:: EXERCISE DATA
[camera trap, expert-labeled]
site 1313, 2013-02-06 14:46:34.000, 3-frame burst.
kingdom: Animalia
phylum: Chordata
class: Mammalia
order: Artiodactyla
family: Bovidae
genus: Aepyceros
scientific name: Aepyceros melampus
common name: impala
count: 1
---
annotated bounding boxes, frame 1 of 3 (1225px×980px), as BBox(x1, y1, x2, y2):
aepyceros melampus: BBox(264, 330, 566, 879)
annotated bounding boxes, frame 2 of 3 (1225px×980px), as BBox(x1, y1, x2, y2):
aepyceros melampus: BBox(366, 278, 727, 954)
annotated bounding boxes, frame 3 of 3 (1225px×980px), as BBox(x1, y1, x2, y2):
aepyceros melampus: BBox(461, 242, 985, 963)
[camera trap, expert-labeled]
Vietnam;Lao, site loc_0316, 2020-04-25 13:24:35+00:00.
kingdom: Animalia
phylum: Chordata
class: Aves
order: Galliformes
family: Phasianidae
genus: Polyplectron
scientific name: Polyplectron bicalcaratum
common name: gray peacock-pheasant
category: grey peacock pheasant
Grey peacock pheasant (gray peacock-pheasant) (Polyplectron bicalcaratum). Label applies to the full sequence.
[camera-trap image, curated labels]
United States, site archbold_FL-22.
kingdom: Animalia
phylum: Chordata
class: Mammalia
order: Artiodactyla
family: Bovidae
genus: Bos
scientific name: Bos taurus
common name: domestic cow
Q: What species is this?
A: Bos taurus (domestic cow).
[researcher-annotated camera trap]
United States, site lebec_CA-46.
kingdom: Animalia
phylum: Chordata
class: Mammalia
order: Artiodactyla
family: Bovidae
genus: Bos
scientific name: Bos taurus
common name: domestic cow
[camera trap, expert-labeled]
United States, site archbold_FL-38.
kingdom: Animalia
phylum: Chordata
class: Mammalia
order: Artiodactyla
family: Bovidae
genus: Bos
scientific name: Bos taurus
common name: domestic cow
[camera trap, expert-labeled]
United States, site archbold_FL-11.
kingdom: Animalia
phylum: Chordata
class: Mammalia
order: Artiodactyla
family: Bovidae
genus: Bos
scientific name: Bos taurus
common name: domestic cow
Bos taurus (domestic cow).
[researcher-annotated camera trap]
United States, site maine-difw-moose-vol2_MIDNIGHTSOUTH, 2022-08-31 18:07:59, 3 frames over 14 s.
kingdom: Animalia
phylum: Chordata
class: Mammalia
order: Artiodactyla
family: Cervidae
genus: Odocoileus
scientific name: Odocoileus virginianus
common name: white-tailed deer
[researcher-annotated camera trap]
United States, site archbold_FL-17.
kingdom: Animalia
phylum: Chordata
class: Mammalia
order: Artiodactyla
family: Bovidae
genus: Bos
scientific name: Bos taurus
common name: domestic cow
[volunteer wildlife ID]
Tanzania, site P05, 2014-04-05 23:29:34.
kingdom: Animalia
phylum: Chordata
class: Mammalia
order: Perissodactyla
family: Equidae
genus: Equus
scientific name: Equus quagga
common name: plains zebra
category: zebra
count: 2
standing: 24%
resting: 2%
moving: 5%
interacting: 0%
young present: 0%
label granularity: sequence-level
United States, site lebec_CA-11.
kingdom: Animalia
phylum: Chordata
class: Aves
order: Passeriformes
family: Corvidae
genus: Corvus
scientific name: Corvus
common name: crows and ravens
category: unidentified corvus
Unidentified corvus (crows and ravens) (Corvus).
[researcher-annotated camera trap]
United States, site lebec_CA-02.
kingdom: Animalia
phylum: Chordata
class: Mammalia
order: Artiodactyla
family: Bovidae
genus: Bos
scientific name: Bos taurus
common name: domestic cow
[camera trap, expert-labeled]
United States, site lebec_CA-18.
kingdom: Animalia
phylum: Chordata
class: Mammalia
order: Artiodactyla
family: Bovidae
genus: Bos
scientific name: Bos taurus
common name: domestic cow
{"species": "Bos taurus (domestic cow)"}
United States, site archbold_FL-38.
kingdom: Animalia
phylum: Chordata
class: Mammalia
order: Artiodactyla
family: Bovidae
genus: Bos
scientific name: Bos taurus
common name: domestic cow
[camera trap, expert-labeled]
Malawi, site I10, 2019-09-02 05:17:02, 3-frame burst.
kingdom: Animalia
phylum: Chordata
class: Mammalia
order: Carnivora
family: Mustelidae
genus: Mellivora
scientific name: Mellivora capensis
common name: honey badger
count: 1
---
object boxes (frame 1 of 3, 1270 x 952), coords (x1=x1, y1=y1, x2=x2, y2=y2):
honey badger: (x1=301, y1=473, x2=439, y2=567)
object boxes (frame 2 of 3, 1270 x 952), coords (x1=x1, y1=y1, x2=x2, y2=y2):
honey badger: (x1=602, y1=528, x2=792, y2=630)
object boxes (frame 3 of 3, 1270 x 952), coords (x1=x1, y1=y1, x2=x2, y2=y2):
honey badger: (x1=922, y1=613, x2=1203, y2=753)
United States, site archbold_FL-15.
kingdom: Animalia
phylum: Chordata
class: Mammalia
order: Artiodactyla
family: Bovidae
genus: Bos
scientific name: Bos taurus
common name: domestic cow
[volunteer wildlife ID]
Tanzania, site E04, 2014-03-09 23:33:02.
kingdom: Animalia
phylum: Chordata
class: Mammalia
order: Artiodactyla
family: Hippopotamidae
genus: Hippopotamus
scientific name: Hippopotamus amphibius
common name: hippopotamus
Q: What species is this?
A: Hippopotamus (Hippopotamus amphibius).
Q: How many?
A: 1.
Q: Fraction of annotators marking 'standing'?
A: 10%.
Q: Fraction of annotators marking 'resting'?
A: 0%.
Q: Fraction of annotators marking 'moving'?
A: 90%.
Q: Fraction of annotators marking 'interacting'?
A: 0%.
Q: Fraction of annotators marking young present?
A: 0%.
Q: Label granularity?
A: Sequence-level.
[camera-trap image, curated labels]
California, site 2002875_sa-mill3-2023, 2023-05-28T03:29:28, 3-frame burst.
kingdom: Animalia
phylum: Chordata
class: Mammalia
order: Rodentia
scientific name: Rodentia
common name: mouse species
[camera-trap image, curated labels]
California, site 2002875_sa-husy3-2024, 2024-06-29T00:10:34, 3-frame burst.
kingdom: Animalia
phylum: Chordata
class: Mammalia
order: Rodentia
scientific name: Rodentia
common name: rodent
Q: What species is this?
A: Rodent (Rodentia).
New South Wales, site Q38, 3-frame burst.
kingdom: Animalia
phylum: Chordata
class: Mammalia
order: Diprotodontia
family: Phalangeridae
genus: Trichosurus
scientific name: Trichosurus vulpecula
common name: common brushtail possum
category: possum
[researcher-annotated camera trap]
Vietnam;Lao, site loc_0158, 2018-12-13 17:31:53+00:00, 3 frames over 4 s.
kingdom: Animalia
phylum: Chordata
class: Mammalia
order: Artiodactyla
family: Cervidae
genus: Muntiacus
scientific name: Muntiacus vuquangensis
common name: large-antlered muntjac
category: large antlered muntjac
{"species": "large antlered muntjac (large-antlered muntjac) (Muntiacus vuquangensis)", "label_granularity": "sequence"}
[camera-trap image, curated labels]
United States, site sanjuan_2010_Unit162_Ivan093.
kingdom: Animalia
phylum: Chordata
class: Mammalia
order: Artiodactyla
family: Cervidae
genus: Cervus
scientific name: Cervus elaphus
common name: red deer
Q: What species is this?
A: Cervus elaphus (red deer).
::::
| TASK TO COMPLETE |
Make a precise copy of the records in their entirety.

| THE ANSWER |
[camera trap, expert-labeled]
site 1313, 2013-02-06 14:46:34.000, 3-frame burst.
kingdom: Animalia
phylum: Chordata
class: Mammalia
order: Artiodactyla
family: Bovidae
genus: Aepyceros
scientific name: Aepyceros melampus
common name: impala
count: 1
---
annotated bounding boxes, frame 1 of 3 (1225px×980px), as BBox(x1, y1, x2, y2):
aepyceros melampus: BBox(264, 330, 566, 879)
annotated bounding boxes, frame 2 of 3 (1225px×980px), as BBox(x1, y1, x2, y2):
aepyceros melampus: BBox(366, 278, 727, 954)
annotated bounding boxes, frame 3 of 3 (1225px×980px), as BBox(x1, y1, x2, y2):
aepyceros melampus: BBox(461, 242, 985, 963)
[camera trap, expert-labeled]
Vietnam;Lao, site loc_0316, 2020-04-25 13:24:35+00:00.
kingdom: Animalia
phylum: Chordata
class: Aves
order: Galliformes
family: Phasianidae
genus: Polyplectron
scientific name: Polyplectron bicalcaratum
common name: gray peacock-pheasant
category: grey peacock pheasant
Grey peacock pheasant (gray peacock-pheasant) (Polyplectron bicalcaratum). Label applies to the full sequence.
[camera-trap image, curated labels]
United States, site archbold_FL-22.
kingdom: Animalia
phylum: Chordata
class: Mammalia
order: Artiodactyla
family: Bovidae
genus: Bos
scientific name: Bos taurus
common name: domestic cow
Q: What species is this?
A: Bos taurus (domestic cow).
[researcher-annotated camera trap]
United States, site lebec_CA-46.
kingdom: Animalia
phylum: Chordata
class: Mammalia
order: Artiodactyla
family: Bovidae
genus: Bos
scientific name: Bos taurus
common name: domestic cow
[camera trap, expert-labeled]
United States, site archbold_FL-38.
kingdom: Animalia
phylum: Chordata
class: Mammalia
order: Artiodactyla
family: Bovidae
genus: Bos
scientific name: Bos taurus
common name: domestic cow
[camera trap, expert-labeled]
United States, site archbold_FL-11.
kingdom: Animalia
phylum: Chordata
class: Mammalia
order: Artiodactyla
family: Bovidae
genus: Bos
scientific name: Bos taurus
common name: domestic cow
Bos taurus (domestic cow).
[researcher-annotated camera trap]
United States, site maine-difw-moose-vol2_MIDNIGHTSOUTH, 2022-08-31 18:07:59, 3 frames over 14 s.
kingdom: Animalia
phylum: Chordata
class: Mammalia
order: Artiodactyla
family: Cervidae
genus: Odocoileus
scientific name: Odocoileus virginianus
common name: white-tailed deer
[researcher-annotated camera trap]
United States, site archbold_FL-17.
kingdom: Animalia
phylum: Chordata
class: Mammalia
order: Artiodactyla
family: Bovidae
genus: Bos
scientific name: Bos taurus
common name: domestic cow
[volunteer wildlife ID]
Tanzania, site P05, 2014-04-05 23:29:34.
kingdom: Animalia
phylum: Chordata
class: Mammalia
order: Perissodactyla
family: Equidae
genus: Equus
scientific name: Equus quagga
common name: plains zebra
category: zebra
count: 2
standing: 24%
resting: 2%
moving: 5%
interacting: 0%
young present: 0%
label granularity: sequence-level
United States, site lebec_CA-11.
kingdom: Animalia
phylum: Chordata
class: Aves
order: Passeriformes
family: Corvidae
genus: Corvus
scientific name: Corvus
common name: crows and ravens
category: unidentified corvus
Unidentified corvus (crows and ravens) (Corvus).
[researcher-annotated camera trap]
United States, site lebec_CA-02.
kingdom: Animalia
phylum: Chordata
class: Mammalia
order: Artiodactyla
family: Bovidae
genus: Bos
scientific name: Bos taurus
common name: domestic cow
[camera trap, expert-labeled]
United States, site lebec_CA-18.
kingdom: Animalia
phylum: Chordata
class: Mammalia
order: Artiodactyla
family: Bovidae
genus: Bos
scientific name: Bos taurus
common name: domestic cow
{"species": "Bos taurus (domestic cow)"}
United States, site archbold_FL-38.
kingdom: Animalia
phylum: Chordata
class: Mammalia
order: Artiodactyla
family: Bovidae
genus: Bos
scientific name: Bos taurus
common name: domestic cow
[camera trap, expert-labeled]
Malawi, site I10, 2019-09-02 05:17:02, 3-frame burst.
kingdom: Animalia
phylum: Chordata
class: Mammalia
order: Carnivora
family: Mustelidae
genus: Mellivora
scientific name: Mellivora capensis
common name: honey badger
count: 1
---
object boxes (frame 1 of 3, 1270 x 952), coords (x1=x1, y1=y1, x2=x2, y2=y2):
honey badger: (x1=301, y1=473, x2=439, y2=567)
object boxes (frame 2 of 3, 1270 x 952), coords (x1=x1, y1=y1, x2=x2, y2=y2):
honey badger: (x1=602, y1=528, x2=792, y2=630)
object boxes (frame 3 of 3, 1270 x 952), coords (x1=x1, y1=y1, x2=x2, y2=y2):
honey badger: (x1=922, y1=613, x2=1203, y2=753)
United States, site archbold_FL-15.
kingdom: Animalia
phylum: Chordata
class: Mammalia
order: Artiodactyla
family: Bovidae
genus: Bos
scientific name: Bos taurus
common name: domestic cow
[volunteer wildlife ID]
Tanzania, site E04, 2014-03-09 23:33:02.
kingdom: Animalia
phylum: Chordata
class: Mammalia
order: Artiodactyla
family: Hippopotamidae
genus: Hippopotamus
scientific name: Hippopotamus amphibius
common name: hippopotamus
Q: What species is this?
A: Hippopotamus (Hippopotamus amphibius).
Q: How many?
A: 1.
Q: Fraction of annotators marking 'standing'?
A: 10%.
Q: Fraction of annotators marking 'resting'?
A: 0%.
Q: Fraction of annotators marking 'moving'?
A: 90%.
Q: Fraction of annotators marking 'interacting'?
A: 0%.
Q: Fraction of annotators marking young present?
A: 0%.
Q: Label granularity?
A: Sequence-level.
[camera-trap image, curated labels]
California, site 2002875_sa-mill3-2023, 2023-05-28T03:29:28, 3-frame burst.
kingdom: Animalia
phylum: Chordata
class: Mammalia
order: Rodentia
scientific name: Rodentia
common name: mouse species
[camera-trap image, curated labels]
California, site 2002875_sa-husy3-2024, 2024-06-29T00:10:34, 3-frame burst.
kingdom: Animalia
phylum: Chordata
class: Mammalia
order: Rodentia
scientific name: Rodentia
common name: rodent
Q: What species is this?
A: Rodent (Rodentia).
New South Wales, site Q38, 3-frame burst.
kingdom: Animalia
phylum: Chordata
class: Mammalia
order: Diprotodontia
family: Phalangeridae
genus: Trichosurus
scientific name: Trichosurus vulpecula
common name: common brushtail possum
category: possum
[researcher-annotated camera trap]
Vietnam;Lao, site loc_0158, 2018-12-13 17:31:53+00:00, 3 frames over 4 s.
kingdom: Animalia
phylum: Chordata
class: Mammalia
order: Artiodactyla
family: Cervidae
genus: Muntiacus
scientific name: Muntiacus vuquangensis
common name: large-antlered muntjac
category: large antlered muntjac
{"species": "large antlered muntjac (large-antlered muntjac) (Muntiacus vuquangensis)", "label_granularity": "sequence"}
[camera-trap image, curated labels]
United States, site sanjuan_2010_Unit162_Ivan093.
kingdom: Animalia
phylum: Chordata
class: Mammalia
order: Artiodactyla
family: Cervidae
genus: Cervus
scientific name: Cervus elaphus
common name: red deer
Q: What species is this?
A: Cervus elaphus (red deer).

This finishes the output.